The Drug War as an Indicator of Human "Progress"

One conclusion I’ve been driven to progressively in the course of my study of drug policy is that our species may represent a failed natural experiment in that we appear to have dug a hole for ourselves from which escape will predictably be very difficult and may have even become impossible.

The obvious culprit is our marvelous brain, which along with our centers of cognition, also harbors our emotional centers. We now think humans are cognitive mammals that evolved from a line of twenty or so primate species going back to the Miocene apes that first appeared about nine million years ago. Our most recent ancestors were Neanderthals, now extinct, with whom our most remote human ancestors shared the planet and may have exchanged genetic material (but the details are still uncertain).

Human written history began much more recently with the almost simultaneous appearance of literacy in several parts of he world.
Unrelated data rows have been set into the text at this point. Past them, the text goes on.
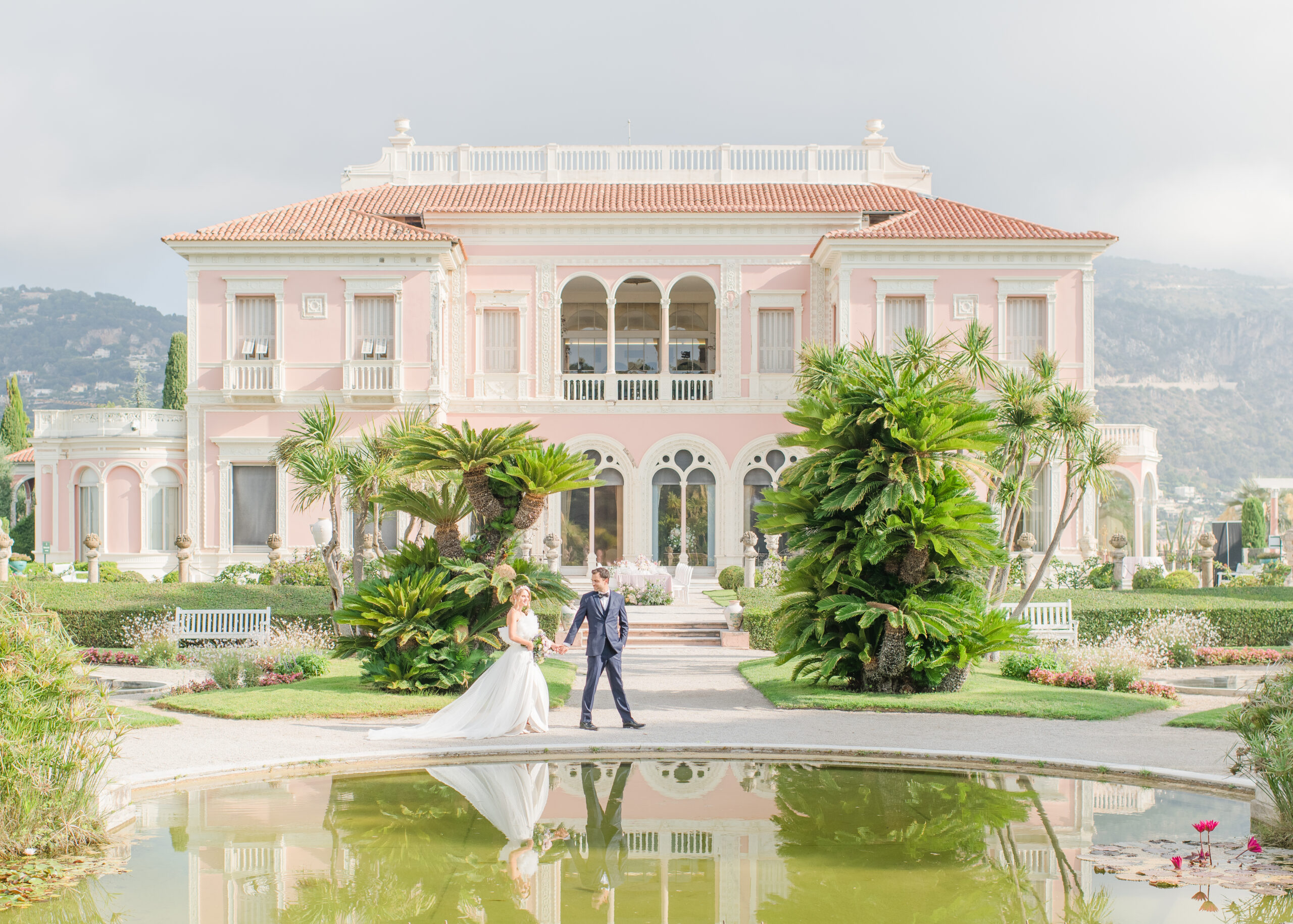 bride and groom walking in front of villa in france
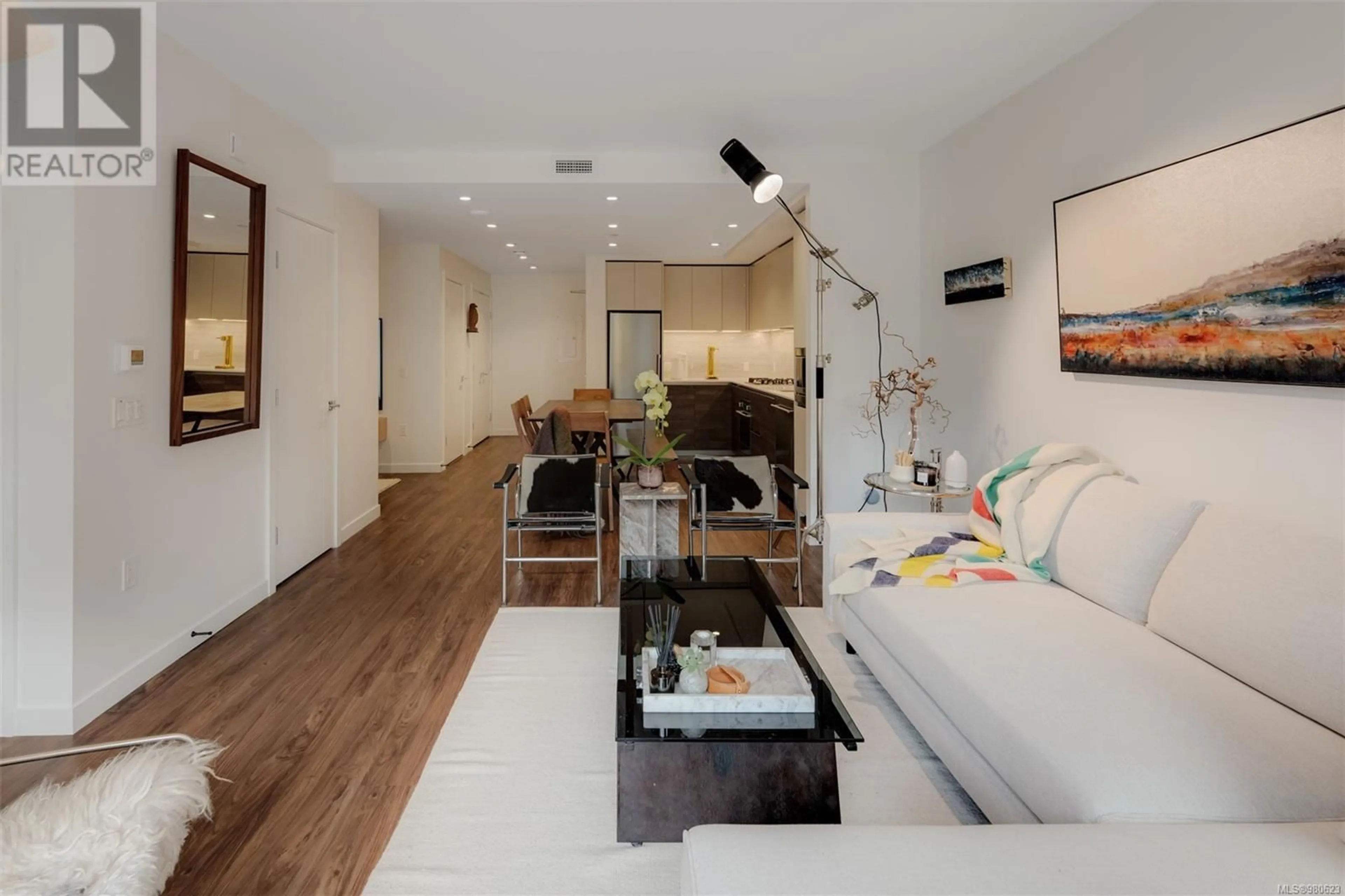 Living room, wood floors for 103 363 Tyee Rd, Victoria British Columbia V9A0B5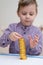 Tower of coins. A little boy builds a column of gold coins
What is most extraordinary is that the various pioneers of literacy inhabited widely scattered parts of the planet and must have been unknown to each other when they first devised their very different writing systems.

From literacy, human cultural evolution, progressed to an ability to communicate complex ideas, which as the work of Noam Chomsky has convincingly demonstrated, required the integration of separate centers within the brain into a functional language organ.

Nevertheless, as the chaos and disagreements characteristic of our modern world so convincingly demonstrate, our advanced cognitive abilities, especially once they were amplified by the evolution of empirical science about five hundred years ago, seem to have been working against our best interests as a species, which according to Darwin, should be survival.

Rather than the means for survival, what science seems to have provided us with are enhanced tools for mutual destruction in the form of nuclear weapons, exploitation of the planet's finite resources, and the willingness to profit from deep-seated emotional differences between various groups of humans.

Considered within that context, overwhelming international support for a policy that both prohibits and punishes cultivation and use of a therapeutic agent that moderates the emotional differences between humans seems at least irrational, if not insane.